Task to complete - Reproduce the items below with every "uppermost" changed to "highest" and nothing else altered. Leave the pictures out of your answer.

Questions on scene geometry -

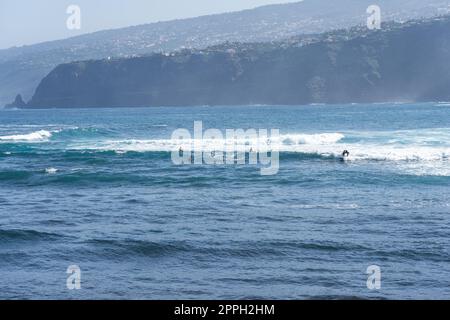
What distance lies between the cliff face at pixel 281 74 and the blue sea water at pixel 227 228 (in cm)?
11664

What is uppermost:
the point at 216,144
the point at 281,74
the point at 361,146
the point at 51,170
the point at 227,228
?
the point at 281,74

Exercise result -
What distance lies between the cliff face at pixel 281 74 and the blue sea water at pixel 227 228 (in cm)?
11664

What is highest:
the point at 216,144
the point at 281,74
the point at 361,146
the point at 51,170
the point at 227,228
?
the point at 281,74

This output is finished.